• [DOCUMENT PASSAGE]
=====
In the 1920s the site was acquired by Batchelors, and became the company’s first canning factory. It became known as the birthplace of the mushy pea.
Mr Cross said: “The story of Lizzie the elephant is an essential part of Sheffield folklore and the site’s fame as the birthplace of the mushy pea simply adds to the appeal of the building.
“As we begin to work on the refurbishment of the site for both residential and commercial use, we will be working closely with the site’s owners to ensure that none of that heritage is lost.
“At Coda we always take enormous pride in preserving the past wherever possible and this is going to be an exciting project that assures the future of a fascinating slice of Sheffield history.”
Rob Darrington, of Commercial Property Partners, said Castlegate was on its way to becoming the next 'en-vogue' area of Sheffield.
He added: "It’s already surrounded by residential schemes, which at the moment may seem a little periphery, but once this areas develops, will soon be engulfed into the expanding city centre.
“It has many buildings with unique character, which prove attractive to residents, whilst also still being within walking distance of the city centre.
"I expect that the private sector could end up defining what becomes of the former market and Castlegate area, as they react to market forces."
Mr Darrington pointed to Sheffield Hallam University's move into Fitzalan Square as an example of how to reinvigorate the area, adding: "Bringing the student population closer creates demand for housing but also leisure and amenities."
And he said there was an opportunity to better link the city centre with Victoria Quays.
"At the moment this is currently very detached and has to be one of the city’s most under-utilised areas.
"There are some fabulous, historic buildings around here, a mix of businesses, as well as the attractive waterfront. Yet, very few amenities.
"In any other city, a central quayside or docks is a major attraction and destination."
=====
• [PROMPT] In the passage above about the Castlegate site in Sheffield, which company acquired the site in the 1920s?

• [INFORMATION PROVIDED]
=====
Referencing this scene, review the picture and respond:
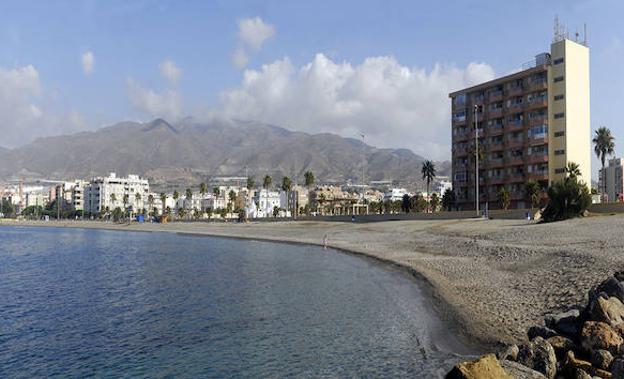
=====
• [EXERCISE OUTPUT] Batchelors